== Excerpted passage

In 1948, and again in 1962, surveys of American historians rated Woodrow Wilson fourth among American presidents, lagging behind only Abraham Lincoln, George Washington, and Franklin D. Roosevelt. Lincoln is renown for saving the union despite abolition of slavery, though many contend that the civil war is still raging. Roosevelt is respected for the New Deal, breaking up cartels, and his war efforts.

John F. Kennedy needs to more recognition.

Despite only 3 years in office, Kennedy attracted the most attention of most Presidents. A more recent poll rated JFK one of the four greatest presidents—tied for third place with Franklin Delano Roosevelt and trailing only Abraham Lincoln and George Washington.

Kennedy started badly, but regained authority because of enlightened advisors and a resolute brother Bobby who courageously challenged the power of the unions, the mafia and the pentagon. It was Kennedy’s greatest strength to open respectful dialogue with Khuschev, attempt racial reform and begin a withdrawal from Vietnam, that cements his legacy.

Gorbachev #

Mikhail Gorbachev, the last leader of the USSR, died, aged 91.

Russia expert Matthew Sussex writes that Gorbachev became known for attempting to open up the Soviet Union’s economy, society and politics, and “encouraging hope and debate rather than stifling it”.

====

### Exercise brief
Pick up the passage on presidential rankings and Gorbachev right after its final sentence and keep writing it.

== Supplied information

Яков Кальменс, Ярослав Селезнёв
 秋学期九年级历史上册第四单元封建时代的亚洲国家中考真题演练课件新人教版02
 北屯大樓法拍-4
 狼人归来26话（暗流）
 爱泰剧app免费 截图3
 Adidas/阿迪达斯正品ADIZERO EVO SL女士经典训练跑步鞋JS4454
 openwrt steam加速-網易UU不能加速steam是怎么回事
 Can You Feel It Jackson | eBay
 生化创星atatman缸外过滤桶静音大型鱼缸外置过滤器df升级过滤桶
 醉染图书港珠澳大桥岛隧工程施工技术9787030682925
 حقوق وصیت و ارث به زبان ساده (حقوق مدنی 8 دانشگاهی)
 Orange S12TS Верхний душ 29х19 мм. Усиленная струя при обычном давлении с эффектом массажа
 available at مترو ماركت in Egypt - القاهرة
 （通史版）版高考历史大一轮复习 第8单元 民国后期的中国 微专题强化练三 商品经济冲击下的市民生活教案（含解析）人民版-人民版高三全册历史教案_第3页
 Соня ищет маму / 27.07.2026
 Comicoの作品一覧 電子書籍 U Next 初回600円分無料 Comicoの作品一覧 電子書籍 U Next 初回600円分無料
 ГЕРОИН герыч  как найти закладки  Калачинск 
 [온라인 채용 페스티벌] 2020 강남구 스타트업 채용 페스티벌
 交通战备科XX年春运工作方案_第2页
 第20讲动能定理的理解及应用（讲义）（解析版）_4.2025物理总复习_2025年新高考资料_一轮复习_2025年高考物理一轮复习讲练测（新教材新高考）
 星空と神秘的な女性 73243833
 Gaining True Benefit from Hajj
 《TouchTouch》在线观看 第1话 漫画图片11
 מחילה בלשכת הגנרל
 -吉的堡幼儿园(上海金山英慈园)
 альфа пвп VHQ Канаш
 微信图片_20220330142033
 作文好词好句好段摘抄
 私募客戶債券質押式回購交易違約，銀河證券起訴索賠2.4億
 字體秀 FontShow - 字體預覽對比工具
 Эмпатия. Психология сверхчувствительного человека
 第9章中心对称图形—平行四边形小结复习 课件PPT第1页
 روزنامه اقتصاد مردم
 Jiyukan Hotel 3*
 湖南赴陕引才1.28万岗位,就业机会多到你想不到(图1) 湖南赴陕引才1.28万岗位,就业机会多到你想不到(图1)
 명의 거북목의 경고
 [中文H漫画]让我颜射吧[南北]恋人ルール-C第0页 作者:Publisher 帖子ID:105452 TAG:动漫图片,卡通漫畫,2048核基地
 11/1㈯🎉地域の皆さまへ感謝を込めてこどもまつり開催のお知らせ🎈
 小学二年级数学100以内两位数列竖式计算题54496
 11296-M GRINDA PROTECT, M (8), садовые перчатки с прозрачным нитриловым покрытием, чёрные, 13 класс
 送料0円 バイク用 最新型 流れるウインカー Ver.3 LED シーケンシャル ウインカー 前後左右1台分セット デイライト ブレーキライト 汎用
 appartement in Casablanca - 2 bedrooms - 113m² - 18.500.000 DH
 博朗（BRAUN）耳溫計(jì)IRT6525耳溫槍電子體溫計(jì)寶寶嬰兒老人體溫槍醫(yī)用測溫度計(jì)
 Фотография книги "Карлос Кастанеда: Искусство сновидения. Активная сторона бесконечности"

====

### Solved problem
Sussex writes that he had an “enduring belief in enlightened progress” and a kind of “humanism, flawed though it was”.

His approach notably contrasts with that of current-day Russia under president Vladimir Putin, “which has turned its back on modernity, cultivating a culture of victimhood and glorifying Russian chauvinism in the cynical pursuit of personal power”.

Ultimately though, Gorbachev became viewed domestically as a “foolish leader” who engendered the collapse of the USSR. And the abject failure of his economic policies means his period in Soviet leadership will be remembered by what could have been, rather than what came to be.

Canada’s Lester B. Pearson stands our as a stellar leader. Pearson stood up to the British and French imperialists during the Suez Canal in 1956, LBJ over the Vietnam War in 1965 or against De-Gaulle’s call of Viva Quebec Libre - sending him packing in 1967.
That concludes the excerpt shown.